Climeworks sells credits for the carbon they remove from the air at a price of 1,000 euros ($1,048) a ton, and companies like Microsoft, Audi and Shopify have already bought credits to offset their impact. It is one of the most expensive carbon credits in the world, and is much higher than the EPA’s estimates of the social cost of carbon and Exxon’s “target” figure of $100/ton. .

Climeworks hoped to bring that figure down to $100/tonne by somewhere in the second half of this decade, by which time they would like to be responsible for removing 1% of carbon from the atmosphere. But given that these predictions were made 5 years ago, progress doesn’t seem to be going as fast as they would like (or as we all need).

Now the company appears to be aiming for a facility to capture around half a million tonnes of CO2, another order of magnitude increase from its Mammoth plant, by the end of this decade.

Electrek’s Grasp

Even at $100/tonne, which may or may not be achieved, the total cost of the carbon we add to the atmosphere is $3.6 trillion per year globally and it would cost over $50 trillion to reduce atmospheric CO2 to 350 ppm. Multiply those numbers by ten to see the costs at Climeworks’ current price of 1,000 euros per tonne.

This is why reducing emissions is so necessary. It’s much harder and more expensive to make a mess and then clean it up than not to clean it up in the first place. We don’t know how far or cheaply we’ll be able to scale direct air capture, but we do know that there is already a very efficient form of carbon storage – oil is in the ground and has been there for millions of years, and it can just stay there indefinitely if we stop pull it out of the ground and burn it.

But some sort of carbon removal and sequestration will be needed to make humanity carbon negative, and the exorbitant costs of this underscore how mind-boggling it is for us to continue emitting carbon today. The world seems to be coalescing around a goal of around 2050 for net zero carbon, which means we will continue to emit for another 30 years, which we will then have to spend even more to remove from the atmosphere.

That is why, among other things, we need to put a price on carbon above the cost of cleaning up, so that the companies and people responsible for the high emissions are also the ones paying to clean up the damage they cause. And that money should be spent on immediate carbon reductions to get to net zero as soon as possible, because the later we act, the more it will cost. If you make a mess, you’re responsible for cleaning it up – a simple lesson we should have learned in kindergarten.

It also provides an incentive to reduce emissions, because if people see that it is more expensive to pollute and clean up than to invest in reducing emissions, they will choose the latter solution rather than the former. If we continue to make pollution cheap (or rather, if we allow the expense to be downloaded onto everyone), then people and businesses will pollute.

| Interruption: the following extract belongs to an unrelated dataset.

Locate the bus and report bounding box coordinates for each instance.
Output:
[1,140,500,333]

Carbon pricing has been seen as politically unsustainable by many, especially at a time when people are worried about rising gasoline prices. But a majority of Americans in every congressional district favor oil companies paying a carbon tax, and regardless of the political viability, the discussion of global warming is about physics.

Physics doesn’t care about political viabilities, only the amount of carbon in the atmosphere, and it won’t bend to your timeline or stop and wait for you to fix the chain issues. supply or territorial disputes or midterm elections. Climate change will continue no matter what short-term situation humanity finds itself in and action to reverse it is needed now, not 30 years from now.